I feel the decapitated Buddha’s a dead giveaway, but this paragraph, by far, is the one I’m most proud of, and I thought it said precisely what it needed to about Dr. Liang Shen.
But what of Julian’s love interest? This is a romance, after all. Okay, meet Eveline. Now, don’t let the picture fool you (she’s had a rough few days when she sat patiently for this portrait). Eveline’s a woman shaped from the warmth of summer. With chestnut hair that catches the sun and a laugh that carries like birdsong across the Wiltshire fields, she embodies gentleness without fragility, and kindness without naïveté. To Julian, Elevine’s an ideal: proof that goodness endures — she’s a bright grace in his life, untouched by the soot of his ambition.
Okay, you should be picking up the vibe by now. I’ve got a selfish industrialist who hires a Zen-Buddhist-Meets-Sherlock-Holmes-like private dick to locate his missing bride, and yeah, she’s found under Blackfriars, in the sewers of London, explaining why she looks so shabby.
What happens next? Well!
Therein lies the magic.
I loved writing this story because of its archaic melodrama. Drowning in the mid-1800s stench of the Thames, it revels in disease, candlelit anguish, rain-slick cobblestones, with shadows crawling in the vaults under London, housing emotions too immense for the narrow chambers that try to contain them. It allowed me to lean wholly into the lush, operatic intensity of Victorian horror where Julian’s love curdles into obsession.

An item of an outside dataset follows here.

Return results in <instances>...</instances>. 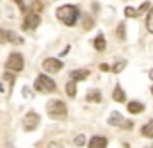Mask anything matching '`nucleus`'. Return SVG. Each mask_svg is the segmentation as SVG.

But is it a romance? Yeah, my betas had their doubts, but in its heart, I feel the story explores love stripped to its most delusional, catastrophic core. Julian’s devotion to Eveline is idealized, urgent, and fiercely possessive — it drives his actions even as his world rots and decays. Julian aches, yes, but he’s desperate to reclaim what he lost, not necessarily for Eveline’s well-being. The narrative reframes love not as salvation, but as a hunger that compels, blinds, and consumes (huh, much like vampires!), proving that even in the darkest places, yearning devours with tragic intensity.
I figured the story would do poorly when encountering a modern reader. Its flowery, melodramatic language leans into a bygone aesthetic. It’s overly dense with emotion, indulgent in description and atmosphere, and wallows in narrative excess (it’s a bubbling stew of 1P exposition), where contemporary tastes prefer greater subtlety. Sure, I’ll admit it’s ham-handedly over-the-top, but its extravagance is the point: a deliberate return to a style where passion is operatic, stakes are intimate, and sentences strain under the weight of longing and dread. I didn’t think it’d do well in a peer-based competition and would likely fail to pass through to the finals.
Well, heck, was I wrong.
The story ended up in the semi-finals, beating out some 200+ other stories to compete for the genre's final prize. Woot! Thanks to all of the judges who voted up the story and tolerated its excess.